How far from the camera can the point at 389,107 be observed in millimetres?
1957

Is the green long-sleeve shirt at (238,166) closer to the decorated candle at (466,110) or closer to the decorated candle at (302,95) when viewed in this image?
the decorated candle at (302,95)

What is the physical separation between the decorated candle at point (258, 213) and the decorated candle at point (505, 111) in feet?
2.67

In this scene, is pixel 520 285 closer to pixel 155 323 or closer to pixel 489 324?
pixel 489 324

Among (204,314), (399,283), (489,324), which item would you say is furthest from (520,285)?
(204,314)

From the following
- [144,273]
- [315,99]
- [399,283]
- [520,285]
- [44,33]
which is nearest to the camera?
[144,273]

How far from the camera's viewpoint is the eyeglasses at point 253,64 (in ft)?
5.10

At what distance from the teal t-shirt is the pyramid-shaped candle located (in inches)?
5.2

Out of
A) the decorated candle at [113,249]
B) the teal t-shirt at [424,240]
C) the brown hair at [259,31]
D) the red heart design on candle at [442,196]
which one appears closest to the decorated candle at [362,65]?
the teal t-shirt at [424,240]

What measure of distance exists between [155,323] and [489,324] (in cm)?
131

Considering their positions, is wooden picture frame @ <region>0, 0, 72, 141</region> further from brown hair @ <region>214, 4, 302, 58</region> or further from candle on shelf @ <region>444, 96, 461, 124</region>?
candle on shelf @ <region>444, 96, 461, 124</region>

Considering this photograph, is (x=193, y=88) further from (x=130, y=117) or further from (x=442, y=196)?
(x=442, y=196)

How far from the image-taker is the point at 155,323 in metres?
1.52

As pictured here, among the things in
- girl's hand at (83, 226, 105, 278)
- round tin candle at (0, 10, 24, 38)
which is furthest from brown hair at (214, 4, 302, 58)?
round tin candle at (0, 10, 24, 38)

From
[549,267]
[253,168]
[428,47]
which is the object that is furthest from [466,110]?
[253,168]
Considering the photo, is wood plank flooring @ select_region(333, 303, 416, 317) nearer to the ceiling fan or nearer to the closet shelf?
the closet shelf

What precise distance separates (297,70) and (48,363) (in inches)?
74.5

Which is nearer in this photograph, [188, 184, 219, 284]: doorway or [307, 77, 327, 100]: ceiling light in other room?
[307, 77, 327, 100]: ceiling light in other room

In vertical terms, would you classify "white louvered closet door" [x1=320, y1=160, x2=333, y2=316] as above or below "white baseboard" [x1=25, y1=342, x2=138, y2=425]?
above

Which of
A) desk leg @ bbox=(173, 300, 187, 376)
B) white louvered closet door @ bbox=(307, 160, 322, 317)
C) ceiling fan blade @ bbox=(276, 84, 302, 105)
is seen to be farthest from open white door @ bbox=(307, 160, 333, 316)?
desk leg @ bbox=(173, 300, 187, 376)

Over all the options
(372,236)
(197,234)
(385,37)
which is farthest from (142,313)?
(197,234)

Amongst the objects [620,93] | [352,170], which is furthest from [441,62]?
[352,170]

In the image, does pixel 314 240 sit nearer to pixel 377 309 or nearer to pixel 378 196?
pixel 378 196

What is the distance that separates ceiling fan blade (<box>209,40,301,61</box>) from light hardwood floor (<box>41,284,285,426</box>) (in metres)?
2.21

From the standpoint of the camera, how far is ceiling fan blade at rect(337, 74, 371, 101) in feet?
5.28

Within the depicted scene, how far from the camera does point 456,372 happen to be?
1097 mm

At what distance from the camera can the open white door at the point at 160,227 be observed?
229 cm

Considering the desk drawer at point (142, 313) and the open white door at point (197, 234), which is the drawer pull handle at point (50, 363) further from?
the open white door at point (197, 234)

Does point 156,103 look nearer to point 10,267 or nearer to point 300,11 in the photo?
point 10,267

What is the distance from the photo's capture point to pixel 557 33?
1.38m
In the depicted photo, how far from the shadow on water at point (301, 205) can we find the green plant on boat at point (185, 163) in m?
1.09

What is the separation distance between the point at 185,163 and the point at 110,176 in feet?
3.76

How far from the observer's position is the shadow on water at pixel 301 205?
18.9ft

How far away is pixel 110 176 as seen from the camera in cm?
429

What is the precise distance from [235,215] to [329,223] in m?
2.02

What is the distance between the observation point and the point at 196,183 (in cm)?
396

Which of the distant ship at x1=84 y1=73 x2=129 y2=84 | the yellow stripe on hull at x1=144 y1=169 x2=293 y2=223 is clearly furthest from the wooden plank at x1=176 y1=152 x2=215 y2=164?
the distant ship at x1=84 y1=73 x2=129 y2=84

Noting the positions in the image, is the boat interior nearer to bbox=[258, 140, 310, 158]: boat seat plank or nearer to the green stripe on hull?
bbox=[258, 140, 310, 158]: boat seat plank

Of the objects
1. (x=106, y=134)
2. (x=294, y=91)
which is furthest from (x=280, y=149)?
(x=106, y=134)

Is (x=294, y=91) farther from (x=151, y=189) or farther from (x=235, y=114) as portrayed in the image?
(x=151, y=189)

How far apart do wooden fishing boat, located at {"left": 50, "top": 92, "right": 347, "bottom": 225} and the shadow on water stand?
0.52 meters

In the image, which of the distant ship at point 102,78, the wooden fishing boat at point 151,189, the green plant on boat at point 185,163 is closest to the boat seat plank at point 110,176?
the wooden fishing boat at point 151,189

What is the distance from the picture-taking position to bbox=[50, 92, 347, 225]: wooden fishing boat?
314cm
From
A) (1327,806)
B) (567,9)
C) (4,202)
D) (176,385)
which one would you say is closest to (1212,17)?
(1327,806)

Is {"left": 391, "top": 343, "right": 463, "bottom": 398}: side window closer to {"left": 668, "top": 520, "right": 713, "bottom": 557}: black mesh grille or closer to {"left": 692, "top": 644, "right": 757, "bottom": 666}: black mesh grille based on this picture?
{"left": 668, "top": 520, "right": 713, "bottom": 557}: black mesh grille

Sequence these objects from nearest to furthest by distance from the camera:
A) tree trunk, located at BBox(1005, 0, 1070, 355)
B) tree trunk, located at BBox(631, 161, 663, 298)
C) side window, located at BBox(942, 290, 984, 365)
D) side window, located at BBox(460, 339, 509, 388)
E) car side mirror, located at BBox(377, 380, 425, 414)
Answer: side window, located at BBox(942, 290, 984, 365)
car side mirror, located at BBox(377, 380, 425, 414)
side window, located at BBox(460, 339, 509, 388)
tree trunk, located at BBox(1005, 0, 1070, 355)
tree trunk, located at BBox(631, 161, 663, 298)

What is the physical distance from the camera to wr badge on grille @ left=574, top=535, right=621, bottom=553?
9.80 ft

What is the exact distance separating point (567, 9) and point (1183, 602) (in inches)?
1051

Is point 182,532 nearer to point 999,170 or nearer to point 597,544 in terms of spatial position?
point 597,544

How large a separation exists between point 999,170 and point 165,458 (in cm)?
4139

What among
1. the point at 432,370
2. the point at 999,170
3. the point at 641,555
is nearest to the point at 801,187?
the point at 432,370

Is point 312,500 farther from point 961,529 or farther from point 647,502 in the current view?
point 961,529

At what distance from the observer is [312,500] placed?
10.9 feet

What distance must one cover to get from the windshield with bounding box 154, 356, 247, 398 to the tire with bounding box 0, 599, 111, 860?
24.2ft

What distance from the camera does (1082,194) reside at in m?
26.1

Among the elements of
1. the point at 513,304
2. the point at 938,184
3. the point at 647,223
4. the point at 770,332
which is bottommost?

::::::::

• _Your goal_: Give an exact copy of all the data shown above.

• _Answer below_:
How far from the camera can the point at 389,107 be observed in millimetres?
1957

Is the green long-sleeve shirt at (238,166) closer to the decorated candle at (466,110) or closer to the decorated candle at (302,95) when viewed in this image?
the decorated candle at (302,95)

What is the physical separation between the decorated candle at point (258, 213) and the decorated candle at point (505, 111) in feet?
2.67

In this scene, is pixel 520 285 closer to pixel 155 323 or closer to pixel 489 324?
pixel 489 324

Among (204,314), (399,283), (489,324), which item would you say is furthest from (520,285)?
(204,314)

From the following
- [144,273]
- [315,99]
- [399,283]
- [520,285]
- [44,33]
which is nearest to the camera?
[144,273]

How far from the camera's viewpoint is the eyeglasses at point 253,64 (in ft)?
5.10

At what distance from the teal t-shirt is the pyramid-shaped candle located (in inches)?
5.2

Out of
A) the decorated candle at [113,249]
B) the teal t-shirt at [424,240]
C) the brown hair at [259,31]
D) the red heart design on candle at [442,196]
which one appears closest to the decorated candle at [362,65]?
the teal t-shirt at [424,240]

What measure of distance exists between [155,323] and [489,324] (in cm)?
131

Considering their positions, is wooden picture frame @ <region>0, 0, 72, 141</region> further from brown hair @ <region>214, 4, 302, 58</region> or further from candle on shelf @ <region>444, 96, 461, 124</region>?
candle on shelf @ <region>444, 96, 461, 124</region>

Considering this photograph, is (x=193, y=88) further from (x=130, y=117) or further from (x=442, y=196)?
(x=442, y=196)

How far from the image-taker is the point at 155,323 in metres?
1.52

As pictured here, among the things in
- girl's hand at (83, 226, 105, 278)
- round tin candle at (0, 10, 24, 38)
which is furthest from brown hair at (214, 4, 302, 58)?
round tin candle at (0, 10, 24, 38)

From
[549,267]
[253,168]
[428,47]
which is the object that is furthest from [466,110]?
[253,168]
Considering the photo, is wood plank flooring @ select_region(333, 303, 416, 317) nearer to the ceiling fan or nearer to the closet shelf?
the closet shelf

What precise distance separates (297,70) and (48,363) (in inches)?
74.5

Which is nearer in this photograph, [188, 184, 219, 284]: doorway or [307, 77, 327, 100]: ceiling light in other room?
[307, 77, 327, 100]: ceiling light in other room

In vertical terms, would you classify "white louvered closet door" [x1=320, y1=160, x2=333, y2=316] as above or below "white baseboard" [x1=25, y1=342, x2=138, y2=425]?
above

Which of
A) desk leg @ bbox=(173, 300, 187, 376)
B) white louvered closet door @ bbox=(307, 160, 322, 317)
C) ceiling fan blade @ bbox=(276, 84, 302, 105)
is seen to be farthest from open white door @ bbox=(307, 160, 333, 316)?
desk leg @ bbox=(173, 300, 187, 376)

Over all the options
(372,236)
(197,234)
(385,37)
which is farthest from (142,313)?
(197,234)

Amongst the objects [620,93] | [352,170], which is furthest from [441,62]?
[352,170]

In the image, does pixel 314 240 sit nearer to pixel 377 309 or nearer to pixel 378 196?
pixel 378 196

What is the distance that separates ceiling fan blade (<box>209,40,301,61</box>) from light hardwood floor (<box>41,284,285,426</box>) (in metres)?
2.21

From the standpoint of the camera, how far is ceiling fan blade at rect(337, 74, 371, 101) in feet?
5.28

Within the depicted scene, how far from the camera does point 456,372 happen to be?
1097 mm

At what distance from the camera can the open white door at the point at 160,227 be observed?
229 cm

Considering the desk drawer at point (142, 313) and the open white door at point (197, 234), which is the drawer pull handle at point (50, 363) further from?
the open white door at point (197, 234)

Does point 156,103 look nearer to point 10,267 or nearer to point 300,11 in the photo?
point 10,267

What is the distance from the photo's capture point to pixel 557 33?
1.38m
In the depicted photo, how far from the shadow on water at point (301, 205) can we find the green plant on boat at point (185, 163) in m?
1.09

What is the separation distance between the point at 185,163 and the point at 110,176 in feet?
3.76

How far from the observer's position is the shadow on water at pixel 301 205?
18.9ft

How far away is pixel 110 176 as seen from the camera in cm?
429

What is the precise distance from [235,215] to [329,223] in m?
2.02

What is the distance between the observation point and the point at 196,183 (in cm)?
396

Which of the distant ship at x1=84 y1=73 x2=129 y2=84 | the yellow stripe on hull at x1=144 y1=169 x2=293 y2=223 is clearly furthest from the wooden plank at x1=176 y1=152 x2=215 y2=164?
the distant ship at x1=84 y1=73 x2=129 y2=84

Noting the positions in the image, is the boat interior nearer to bbox=[258, 140, 310, 158]: boat seat plank or nearer to the green stripe on hull?
bbox=[258, 140, 310, 158]: boat seat plank

Of the objects
1. (x=106, y=134)
2. (x=294, y=91)
which is furthest from (x=280, y=149)?
(x=106, y=134)

Is (x=294, y=91) farther from (x=151, y=189) or farther from (x=235, y=114) as portrayed in the image?
(x=151, y=189)

How far apart do wooden fishing boat, located at {"left": 50, "top": 92, "right": 347, "bottom": 225} and the shadow on water stand?
0.52 meters

In the image, which of the distant ship at point 102,78, the wooden fishing boat at point 151,189, the green plant on boat at point 185,163 is closest to the boat seat plank at point 110,176?
the wooden fishing boat at point 151,189

What is the distance from the picture-taking position to bbox=[50, 92, 347, 225]: wooden fishing boat?
314cm
From
A) (1327,806)
B) (567,9)
C) (4,202)
D) (176,385)
which one would you say is closest to (1212,17)?
(1327,806)

Is {"left": 391, "top": 343, "right": 463, "bottom": 398}: side window closer to {"left": 668, "top": 520, "right": 713, "bottom": 557}: black mesh grille or closer to {"left": 692, "top": 644, "right": 757, "bottom": 666}: black mesh grille based on this picture?
{"left": 668, "top": 520, "right": 713, "bottom": 557}: black mesh grille

Sequence these objects from nearest to furthest by distance from the camera:
A) tree trunk, located at BBox(1005, 0, 1070, 355)
B) tree trunk, located at BBox(631, 161, 663, 298)
C) side window, located at BBox(942, 290, 984, 365)
D) side window, located at BBox(460, 339, 509, 388)
E) car side mirror, located at BBox(377, 380, 425, 414)
Answer: side window, located at BBox(942, 290, 984, 365)
car side mirror, located at BBox(377, 380, 425, 414)
side window, located at BBox(460, 339, 509, 388)
tree trunk, located at BBox(1005, 0, 1070, 355)
tree trunk, located at BBox(631, 161, 663, 298)

What is the physical distance from the camera to wr badge on grille @ left=574, top=535, right=621, bottom=553?
9.80 ft

What is the exact distance separating point (567, 9) and point (1183, 602) (in inches)?
1051

Is point 182,532 nearer to point 999,170 or nearer to point 597,544 in terms of spatial position?
point 597,544

How large a separation exists between point 999,170 and point 165,458 (in cm)?
4139

What among
1. the point at 432,370
2. the point at 999,170
3. the point at 641,555
is nearest to the point at 801,187?
the point at 432,370

Is point 312,500 farther from point 961,529 or farther from point 647,502 in the current view?
point 961,529

At what distance from the observer is [312,500] placed?
10.9 feet

What distance must one cover to get from the windshield with bounding box 154, 356, 247, 398 to the tire with bounding box 0, 599, 111, 860?
24.2ft

What distance from the camera does (1082,194) reside at in m?
26.1

Among the elements of
1. the point at 513,304
2. the point at 938,184
3. the point at 647,223
4. the point at 770,332
which is bottommost?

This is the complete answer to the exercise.